Destino final

Cuando llegué a los Estados Unidos en el año 82 lo vi todo muy grande. El intermedio me lo dieron los aeropuertos. El de Santiago de Chile se veía pequeño, borroso, frente al de Miami que parecía una ciudad entera y llena de luces. Imaginé que frente a cualquier distracción, corría el riesgo de ser devorado por una vorágine de pasillos, escaleras, y gente apurada y de todo los colores. Lo vi todo muy grande comparado con lo que yo llevaba, que eran una radio Grundig, de onda corta, algunos libros, algo de ropa, y un sándwich de jamón con queso en un pan crujiente, una marraqueta fragante, que me traje de la casa. El sándwich me lo había preparado mi padre a último minuto, poco antes de partir, imaginando que el viaje sería solamente un paréntesis, un cambio leve, porque pronto volvería a vivir a mi país.  

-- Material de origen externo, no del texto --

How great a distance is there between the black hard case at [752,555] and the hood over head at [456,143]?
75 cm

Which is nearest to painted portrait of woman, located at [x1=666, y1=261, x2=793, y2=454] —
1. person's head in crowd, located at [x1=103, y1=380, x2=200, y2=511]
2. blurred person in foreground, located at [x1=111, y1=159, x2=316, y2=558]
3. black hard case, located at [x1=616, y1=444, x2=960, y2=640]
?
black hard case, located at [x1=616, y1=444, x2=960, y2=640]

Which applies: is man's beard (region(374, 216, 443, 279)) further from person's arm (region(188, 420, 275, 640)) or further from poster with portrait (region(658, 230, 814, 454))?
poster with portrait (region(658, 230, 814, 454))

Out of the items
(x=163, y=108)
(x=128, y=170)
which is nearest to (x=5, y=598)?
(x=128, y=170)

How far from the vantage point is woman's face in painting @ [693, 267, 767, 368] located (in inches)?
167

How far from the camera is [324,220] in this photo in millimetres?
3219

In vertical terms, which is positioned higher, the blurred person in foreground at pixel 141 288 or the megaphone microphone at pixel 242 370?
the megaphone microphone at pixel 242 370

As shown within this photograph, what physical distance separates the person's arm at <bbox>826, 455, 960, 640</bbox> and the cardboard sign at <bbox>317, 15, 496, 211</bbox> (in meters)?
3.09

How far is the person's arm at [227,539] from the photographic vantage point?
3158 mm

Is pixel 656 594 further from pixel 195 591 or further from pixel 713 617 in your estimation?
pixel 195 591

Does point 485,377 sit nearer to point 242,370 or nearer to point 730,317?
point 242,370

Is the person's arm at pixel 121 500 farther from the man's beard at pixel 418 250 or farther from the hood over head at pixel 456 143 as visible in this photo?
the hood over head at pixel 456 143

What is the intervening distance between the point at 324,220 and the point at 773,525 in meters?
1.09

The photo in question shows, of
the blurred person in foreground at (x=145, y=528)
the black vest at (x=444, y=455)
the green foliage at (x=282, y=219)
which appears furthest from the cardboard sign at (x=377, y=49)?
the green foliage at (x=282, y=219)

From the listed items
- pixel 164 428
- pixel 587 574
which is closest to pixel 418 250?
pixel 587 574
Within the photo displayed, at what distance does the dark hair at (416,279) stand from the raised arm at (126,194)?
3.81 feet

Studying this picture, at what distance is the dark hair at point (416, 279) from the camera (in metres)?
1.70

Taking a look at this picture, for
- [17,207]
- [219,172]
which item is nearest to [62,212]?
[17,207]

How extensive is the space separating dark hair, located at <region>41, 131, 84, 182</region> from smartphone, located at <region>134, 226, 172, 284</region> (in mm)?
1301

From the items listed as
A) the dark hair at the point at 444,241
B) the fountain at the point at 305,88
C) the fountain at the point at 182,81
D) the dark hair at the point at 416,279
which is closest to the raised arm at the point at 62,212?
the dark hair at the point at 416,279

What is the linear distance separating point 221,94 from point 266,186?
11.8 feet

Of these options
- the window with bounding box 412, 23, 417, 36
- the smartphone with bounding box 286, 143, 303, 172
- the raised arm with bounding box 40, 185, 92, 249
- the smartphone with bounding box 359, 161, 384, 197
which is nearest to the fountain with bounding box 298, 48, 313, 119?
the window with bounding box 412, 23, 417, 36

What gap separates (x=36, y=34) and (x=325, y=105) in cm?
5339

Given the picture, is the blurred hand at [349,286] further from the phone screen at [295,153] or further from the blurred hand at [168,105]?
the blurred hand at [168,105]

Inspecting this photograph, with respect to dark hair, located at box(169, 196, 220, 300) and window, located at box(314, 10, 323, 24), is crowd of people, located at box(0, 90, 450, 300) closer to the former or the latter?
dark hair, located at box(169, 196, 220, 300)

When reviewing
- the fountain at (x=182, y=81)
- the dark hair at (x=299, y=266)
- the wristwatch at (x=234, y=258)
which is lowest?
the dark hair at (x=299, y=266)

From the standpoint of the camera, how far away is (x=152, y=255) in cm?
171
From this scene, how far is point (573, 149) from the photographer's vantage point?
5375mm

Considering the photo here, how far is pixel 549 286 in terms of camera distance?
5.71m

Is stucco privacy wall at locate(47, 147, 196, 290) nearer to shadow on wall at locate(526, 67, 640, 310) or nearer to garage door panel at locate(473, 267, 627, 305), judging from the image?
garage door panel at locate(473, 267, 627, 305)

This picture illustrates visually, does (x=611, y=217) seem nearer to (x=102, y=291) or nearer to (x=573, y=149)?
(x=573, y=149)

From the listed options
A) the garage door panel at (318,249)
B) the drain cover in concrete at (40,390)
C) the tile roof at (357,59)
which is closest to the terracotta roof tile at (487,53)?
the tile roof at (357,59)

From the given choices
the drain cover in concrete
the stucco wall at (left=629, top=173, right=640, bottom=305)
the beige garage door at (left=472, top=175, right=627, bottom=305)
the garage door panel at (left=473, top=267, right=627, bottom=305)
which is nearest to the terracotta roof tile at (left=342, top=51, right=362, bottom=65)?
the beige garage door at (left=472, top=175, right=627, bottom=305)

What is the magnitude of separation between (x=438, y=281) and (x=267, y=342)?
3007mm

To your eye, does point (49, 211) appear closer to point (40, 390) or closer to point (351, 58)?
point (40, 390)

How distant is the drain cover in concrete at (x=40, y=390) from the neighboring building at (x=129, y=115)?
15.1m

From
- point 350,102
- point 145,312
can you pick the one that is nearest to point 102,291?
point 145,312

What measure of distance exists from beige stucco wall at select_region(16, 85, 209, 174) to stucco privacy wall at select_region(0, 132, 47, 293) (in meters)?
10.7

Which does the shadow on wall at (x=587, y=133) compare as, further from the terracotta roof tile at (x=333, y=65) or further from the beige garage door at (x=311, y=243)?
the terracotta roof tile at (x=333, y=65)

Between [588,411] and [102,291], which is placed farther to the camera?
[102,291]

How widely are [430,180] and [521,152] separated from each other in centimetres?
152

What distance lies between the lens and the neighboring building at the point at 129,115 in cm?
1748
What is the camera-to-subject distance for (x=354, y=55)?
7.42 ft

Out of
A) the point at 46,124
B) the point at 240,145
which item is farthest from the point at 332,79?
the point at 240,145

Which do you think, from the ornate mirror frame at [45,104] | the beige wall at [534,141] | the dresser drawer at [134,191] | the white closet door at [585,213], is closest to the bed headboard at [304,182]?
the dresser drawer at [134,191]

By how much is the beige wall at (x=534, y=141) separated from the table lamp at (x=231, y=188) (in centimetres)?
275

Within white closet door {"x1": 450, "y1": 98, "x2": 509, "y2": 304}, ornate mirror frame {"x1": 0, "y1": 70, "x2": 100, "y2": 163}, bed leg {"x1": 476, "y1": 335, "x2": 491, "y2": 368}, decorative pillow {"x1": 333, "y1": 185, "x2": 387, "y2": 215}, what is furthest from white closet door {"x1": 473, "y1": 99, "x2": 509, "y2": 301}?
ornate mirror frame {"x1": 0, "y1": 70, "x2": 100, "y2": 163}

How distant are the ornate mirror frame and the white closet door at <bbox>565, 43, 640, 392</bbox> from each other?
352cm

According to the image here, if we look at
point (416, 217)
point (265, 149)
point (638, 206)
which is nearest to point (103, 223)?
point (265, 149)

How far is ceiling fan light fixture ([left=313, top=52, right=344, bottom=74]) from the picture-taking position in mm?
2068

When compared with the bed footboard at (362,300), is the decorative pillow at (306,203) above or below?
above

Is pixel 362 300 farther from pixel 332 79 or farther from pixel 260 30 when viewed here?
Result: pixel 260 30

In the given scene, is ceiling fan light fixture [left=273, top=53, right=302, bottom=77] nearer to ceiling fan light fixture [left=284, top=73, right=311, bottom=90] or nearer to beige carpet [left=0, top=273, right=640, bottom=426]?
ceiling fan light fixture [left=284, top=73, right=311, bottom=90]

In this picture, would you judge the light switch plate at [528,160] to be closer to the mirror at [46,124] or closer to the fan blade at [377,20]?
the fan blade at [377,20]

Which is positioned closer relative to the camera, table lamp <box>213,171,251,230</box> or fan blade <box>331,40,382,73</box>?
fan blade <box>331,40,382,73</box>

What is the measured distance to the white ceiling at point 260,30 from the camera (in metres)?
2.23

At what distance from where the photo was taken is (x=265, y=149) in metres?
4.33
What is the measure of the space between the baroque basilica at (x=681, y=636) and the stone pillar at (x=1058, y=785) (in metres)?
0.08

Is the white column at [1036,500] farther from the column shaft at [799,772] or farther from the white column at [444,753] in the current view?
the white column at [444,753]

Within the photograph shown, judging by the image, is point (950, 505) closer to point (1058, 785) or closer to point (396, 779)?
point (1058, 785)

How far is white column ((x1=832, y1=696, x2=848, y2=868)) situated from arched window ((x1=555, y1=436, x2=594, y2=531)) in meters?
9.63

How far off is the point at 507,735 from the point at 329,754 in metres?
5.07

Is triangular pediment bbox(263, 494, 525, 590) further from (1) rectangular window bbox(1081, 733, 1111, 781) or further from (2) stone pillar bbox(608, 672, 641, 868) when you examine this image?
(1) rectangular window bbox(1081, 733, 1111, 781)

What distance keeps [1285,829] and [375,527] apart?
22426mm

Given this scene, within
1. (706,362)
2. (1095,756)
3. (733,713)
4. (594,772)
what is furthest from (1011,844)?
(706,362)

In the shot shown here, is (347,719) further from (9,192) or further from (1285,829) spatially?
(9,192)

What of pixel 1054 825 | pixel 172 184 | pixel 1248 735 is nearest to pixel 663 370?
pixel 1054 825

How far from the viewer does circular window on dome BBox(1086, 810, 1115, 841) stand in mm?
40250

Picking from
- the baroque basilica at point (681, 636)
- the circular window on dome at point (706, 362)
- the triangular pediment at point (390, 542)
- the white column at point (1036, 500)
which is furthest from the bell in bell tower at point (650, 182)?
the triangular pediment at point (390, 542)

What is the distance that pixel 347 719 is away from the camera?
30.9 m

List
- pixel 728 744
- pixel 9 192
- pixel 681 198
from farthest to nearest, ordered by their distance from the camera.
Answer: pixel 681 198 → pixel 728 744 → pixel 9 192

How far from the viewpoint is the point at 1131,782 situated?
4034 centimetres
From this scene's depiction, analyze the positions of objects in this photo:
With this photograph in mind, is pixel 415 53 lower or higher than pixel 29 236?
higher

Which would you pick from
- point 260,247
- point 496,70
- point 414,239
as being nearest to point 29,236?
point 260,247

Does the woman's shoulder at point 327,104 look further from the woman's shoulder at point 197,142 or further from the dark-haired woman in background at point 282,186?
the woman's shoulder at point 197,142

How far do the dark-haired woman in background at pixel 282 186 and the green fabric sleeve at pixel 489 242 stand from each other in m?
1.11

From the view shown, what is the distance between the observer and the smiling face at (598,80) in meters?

Alrededor mío, en el aeropuerto, la gente se movía a un ritmo alocado, dando a entender que conocían bien hacia donde iban, conocían bien el destino final. Yo todavía no sabía nada de eso y me costó esfuerzo ubicarme frente a las grandes pantallas -porque también eran bien grandes- donde se anunciaban los vuelos y las salas de embarque. Sentí hambre, desolación, y probé el sándwich que me había preparado mi padre; le di el primer mordisco y lo guardé. ¿Me habré equivocado?, pensé, ¿me devuelvo? ¿Me podré devolver? Al desembarcar en el aeropuerto de Miami, las autopistas me parecieron canchas de aterrizaje, y me costó esfuerzo darme cuenta que ya habíamos salido del terminal, porque todo seguía siendo grande, desproporcionado. Iba en un bus de proporciones, que se movía entre unos camiones enormes que zumbaban a gran velocidad a mi lado. Miré hacia mi maletín de mano, lo toqué con mi manos traspiradas como para asegurarme de que todavía tenía algo familiar a mi lado, como para buscar la confirmación de que un pedazo del país del cual me despedía porfiadamente seguía ahí, y me acompañaba, todavía lo podía ver en las pequeñas cosas que llevaba, estaba en mi escobilla de dientes, unas fotos de familia, libros livianos y mi juego de ajedrez. Respiré hondo al abrir el maletín de mano para sacar el sándwich; pero lo empecé a probar y me di cuenta que comenzaba a tener otro sabor; no estaba mal, pero era distinto. No lo pensé mucho y creí que era el efecto del cansancio.

Ya han paso muchos años y me he quedado a vivir fuera de Chile. Me casé, tuvimos dos hijas maravillosas que nos llenan de alegría, junto a nuestros dos perros pirineos y varios gatos; pero noto, siento, que durante todos estos largos años siempre me he esforzado por recuperar ese sabor del sándwich que me preparó mi padre. No sé si lo he logrado.

2 comentarios en “Destino final”

  1. Recuperar el sabor original de ese sandwich solo es posible si nos quedamos suspendidos en el tiempo. Más vale pensar en cómo revivir ese sandwich en nuestros propios hijos y renovar de esa forma el ciclo de la vida.